- Instructions:
1 – Decide whether each statement below agrees with the multiprocessing question. Answer yes or no for each, and quote the text's deciding words exactly. (a) The first error reported that bytes objects larger than 4GiB cannot be serialized. (b) Switching to protocol 4 for pickling made the errors go away. (c) The poster would prefer the dataframe to stay an input of the function.
2 – Edit the multiprocessing question from "Reputation: 235" up to and including "into the issue?" so that "dataframe" becomes "data frame" everywhere it occurs in that range.
3 – Pick up the multiprocessing question after its final sentence and write how it goes on.

** Reading text follows **

Reputation: 235
I'm trying to use the multiprocessing package to compute a function on a very large Pandas dataframe. However I ran into a problem with the following error:
OverflowError: cannot serialize a bytes objects larger than 4GiB
After applying the solution to this question and using protocol 4 for pickling, I ran into the following error instead, which is also quoted by the solution itself:
error: 'i' format requires -2147483648 <= number <= 2147483647
The answer to this question then suggests to use the dataframe as a global variable. But ideally I would like the dataframe to still be an input of the function, without having the multiprocessing library copying and pickling it multiple times in the background.
Is there some other way I can design the code to not run into the issue?

** End of Reading text **
** Supplied information follows **

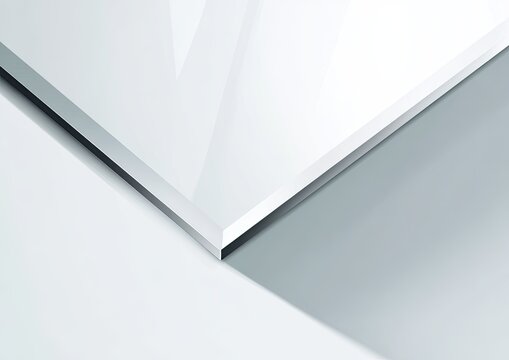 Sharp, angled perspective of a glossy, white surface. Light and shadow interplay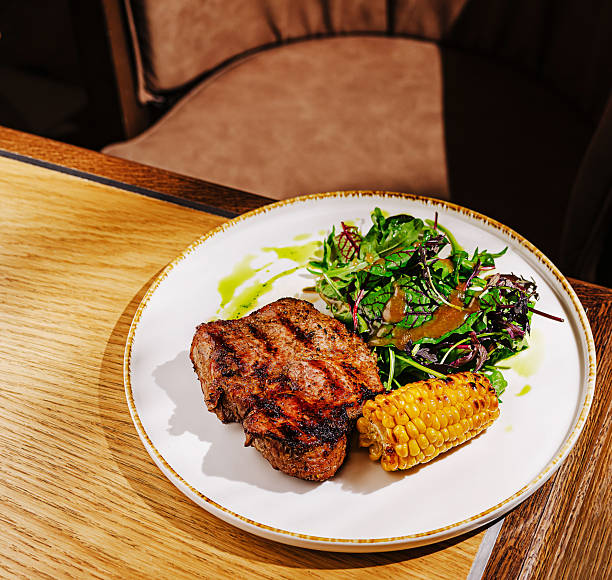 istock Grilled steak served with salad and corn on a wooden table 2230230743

** End of Supplied information **
** Supplied information follows **

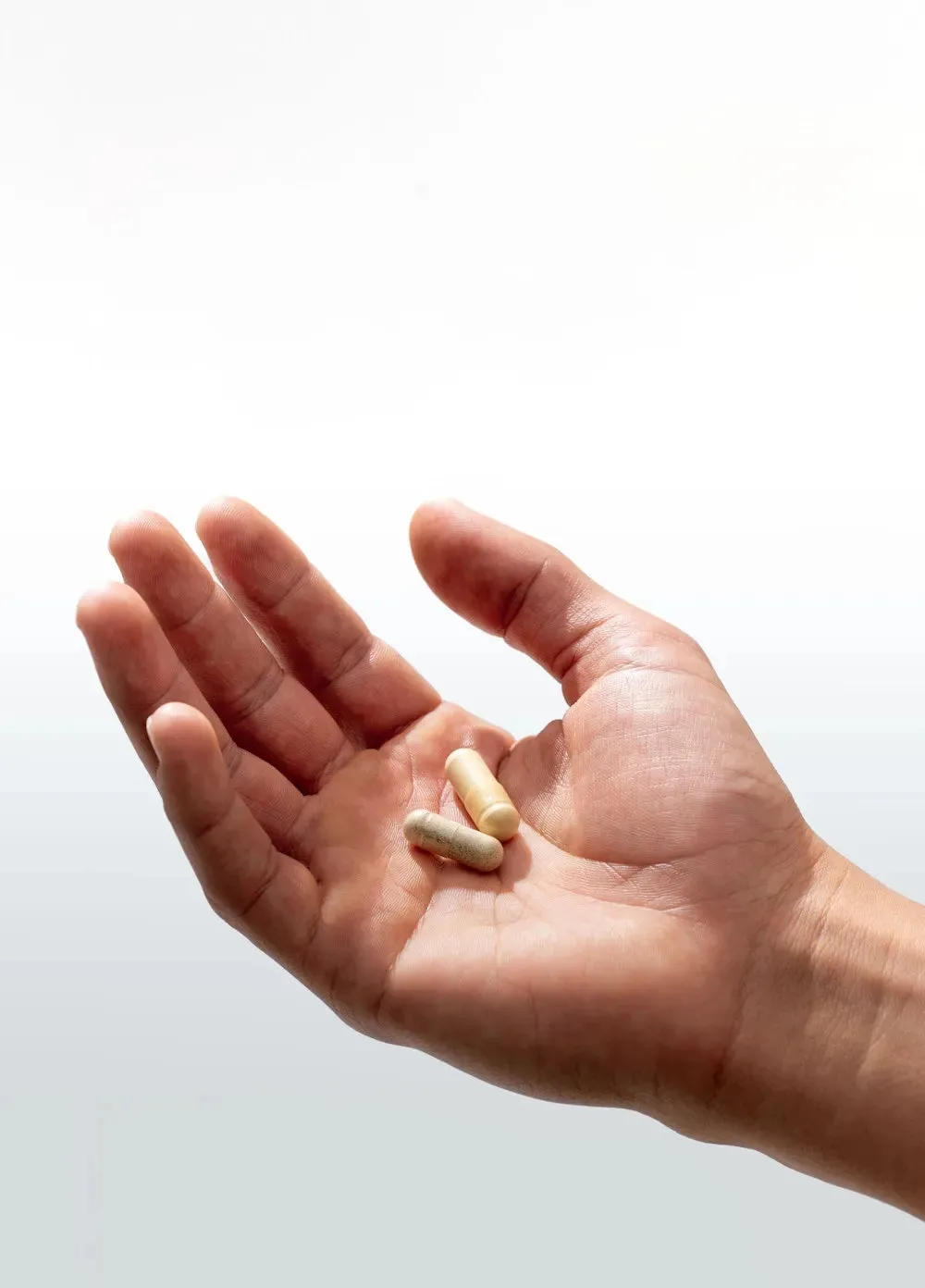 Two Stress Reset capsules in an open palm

** End of Supplied information **

- Answers to the tasks:
1 –
(a) Yes: "OverflowError: cannot serialize a bytes objects larger than 4GiB"
(b) No: "I ran into the following error instead"
(c) Yes: "ideally I would like the dataframe to still be an input of the function"

2 –
Reputation: 235
I'm trying to use the multiprocessing package to compute a function on a very large Pandas data frame. However I ran into a problem with the following error:
OverflowError: cannot serialize a bytes objects larger than 4GiB
After applying the solution to this question and using protocol 4 for pickling, I ran into the following error instead, which is also quoted by the solution itself:
error: 'i' format requires -2147483648 <= number <= 2147483647
The answer to this question then suggests to use the data frame as a global variable. But ideally I would like the data frame to still be an input of the function, without having the multiprocessing library copying and pickling it multiple times in the background.
Is there some other way I can design the code to not run into the issue?

3 –
I was able to replicate the problem with this example:
import multiprocessing as mp
import pandas as pd
import numpy as np
import time
import functools
print('Total memory usage for the dataframe: {} GB'.format(df.memory_usage().sum() / 1e9))
def slow_function(some_parameter, df):
time.sleep(1)
return some_parameter
parameters = list(range(100))
with mp.Pool(20) as pool:
function = functools.partial(slow_function, df=df)
results = pool.map(function, parameters)
Upvotes: 1
Views: 623
Reputation:
try Dask
import dask.dataframe as dd
df = dd.read_csv('data.csv')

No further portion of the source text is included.